The dispute over the new policy is clearly not “minor.” The point system would upend lives, pressure workers into making more dangerous choices, and likely lead to more working hours of “forced overtime” for tens of thousands of employees.
The second claim – that a strike would jeopardize the national economy and harm the general public – is pure projection. BNSF, not the railroad workers, is endangering the national supply chain by forcing workers into more dangerous working conditions and longer hours.
BNSF made $5.1 billion in net income in 2020, and was on track to make 17% more in pure profit by the third fiscal quarter of 2021. This is over $100,000 in net income for every single employee. If BNSF were worried about disruptions to the national supply chain, they could use their swelling profits to hire more workers or offer more enticing benefits. Instead, they are imposing austerity on their most vulnerable employees.
If BNSF gets their way, then fewer workers will be working more hours under more hazardous conditions, including coming to work sick and working two weeks in a row without a break, to deliver goods across the country. The conditions BNSF is trying to enforce are a threat to worker safety and the supply chain.
Railroad workers still have options to fight!
Judge Pittman, a Trump appointee and member of the ultra right-wing Federalist Society, has granted BNSF’s restraining order until Feb. 8. The policy goes into effect Feb. 1, but workers are not yet defeated.
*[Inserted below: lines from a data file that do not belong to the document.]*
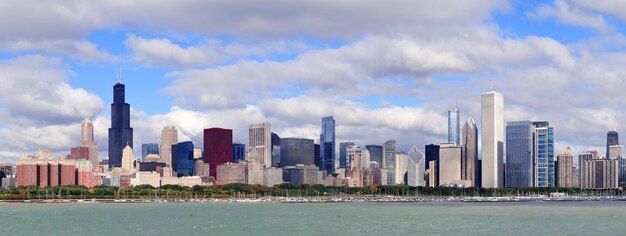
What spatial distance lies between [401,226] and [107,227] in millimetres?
41698

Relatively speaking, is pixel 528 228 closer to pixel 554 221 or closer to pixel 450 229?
pixel 450 229

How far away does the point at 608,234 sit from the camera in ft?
371

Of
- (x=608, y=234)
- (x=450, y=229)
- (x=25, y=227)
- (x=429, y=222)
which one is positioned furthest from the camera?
(x=429, y=222)

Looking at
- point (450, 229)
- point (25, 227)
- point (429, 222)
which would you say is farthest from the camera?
point (429, 222)

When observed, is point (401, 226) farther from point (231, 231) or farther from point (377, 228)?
point (231, 231)

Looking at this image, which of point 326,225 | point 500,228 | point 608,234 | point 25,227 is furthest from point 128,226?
point 608,234

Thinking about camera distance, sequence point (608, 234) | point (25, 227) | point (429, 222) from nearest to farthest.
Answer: point (608, 234) → point (25, 227) → point (429, 222)

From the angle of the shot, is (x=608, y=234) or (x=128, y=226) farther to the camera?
(x=128, y=226)

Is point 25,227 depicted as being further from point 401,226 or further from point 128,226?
point 401,226

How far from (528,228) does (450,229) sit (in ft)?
39.5

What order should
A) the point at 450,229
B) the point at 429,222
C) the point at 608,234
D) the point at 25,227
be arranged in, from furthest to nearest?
1. the point at 429,222
2. the point at 25,227
3. the point at 450,229
4. the point at 608,234

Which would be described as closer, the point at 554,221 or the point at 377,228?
the point at 377,228

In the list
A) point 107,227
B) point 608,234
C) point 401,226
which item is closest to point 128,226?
point 107,227

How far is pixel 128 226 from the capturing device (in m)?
129
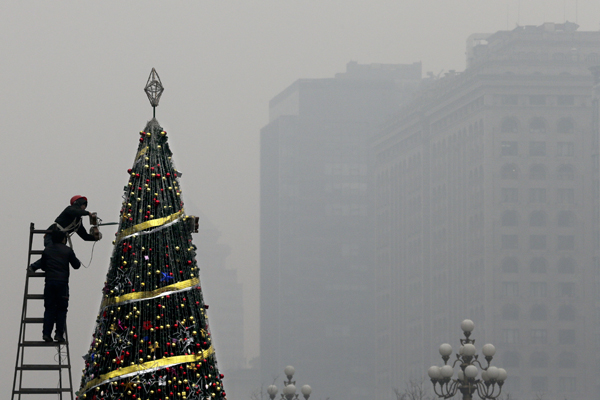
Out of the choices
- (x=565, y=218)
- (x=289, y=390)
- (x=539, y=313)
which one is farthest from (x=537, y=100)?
(x=289, y=390)

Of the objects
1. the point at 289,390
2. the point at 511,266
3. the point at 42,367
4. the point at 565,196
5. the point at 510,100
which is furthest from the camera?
the point at 510,100

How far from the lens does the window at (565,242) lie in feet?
380

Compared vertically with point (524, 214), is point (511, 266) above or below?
below

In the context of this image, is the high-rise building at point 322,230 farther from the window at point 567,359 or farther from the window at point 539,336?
the window at point 567,359

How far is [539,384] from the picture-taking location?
4545 inches

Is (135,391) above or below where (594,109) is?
below

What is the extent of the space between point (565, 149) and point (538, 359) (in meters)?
23.3

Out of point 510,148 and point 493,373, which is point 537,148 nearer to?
point 510,148

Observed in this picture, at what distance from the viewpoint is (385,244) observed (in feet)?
496

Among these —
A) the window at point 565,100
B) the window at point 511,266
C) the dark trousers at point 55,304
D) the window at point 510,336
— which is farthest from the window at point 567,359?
the dark trousers at point 55,304

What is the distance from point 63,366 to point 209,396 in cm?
193

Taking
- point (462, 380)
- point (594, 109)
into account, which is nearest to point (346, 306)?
point (594, 109)

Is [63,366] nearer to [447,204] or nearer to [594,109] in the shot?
[594,109]

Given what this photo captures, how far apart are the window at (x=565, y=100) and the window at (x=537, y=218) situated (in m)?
Answer: 12.2
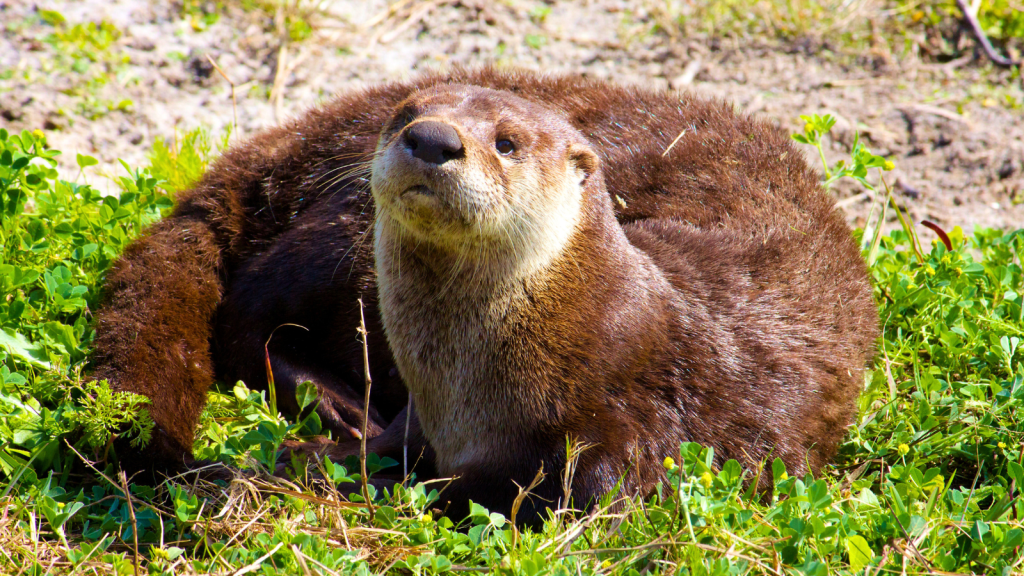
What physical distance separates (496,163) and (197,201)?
1317mm

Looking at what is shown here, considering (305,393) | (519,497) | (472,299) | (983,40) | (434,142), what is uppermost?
(434,142)

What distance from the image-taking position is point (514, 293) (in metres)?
2.10

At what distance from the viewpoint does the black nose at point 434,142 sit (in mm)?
1874

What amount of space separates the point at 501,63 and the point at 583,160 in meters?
2.59

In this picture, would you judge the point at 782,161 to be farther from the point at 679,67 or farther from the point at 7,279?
the point at 7,279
There is still a legal option to pursue recognition of the policy dispute as a “major dispute” in the courts. Union presidents Pierce and Jeremy Ferguson have stated that the policy “repudiates direct and clear contract language, and in application, will attempt to force our members to report for duty without regard for their medical condition” during the COVID pandemic. The RLA divides disputes into “major” and “minor,” characterizing “major disputes” as those that “involve the creation or changing of collective bargaining agreements on rates of pay, work rules and working conditions.” If the dispute is correctly categorized as “major,” the union might take action such as a strike.
Even if the federal government sides with corporations in this case, workers’ rights are won through struggle, not granted from above by benevolent judges. If these workers are able to organize and fight back against this new policy that clearly violates their existing agreements, the union could legally strike as a last resort method to protect their workplace safety.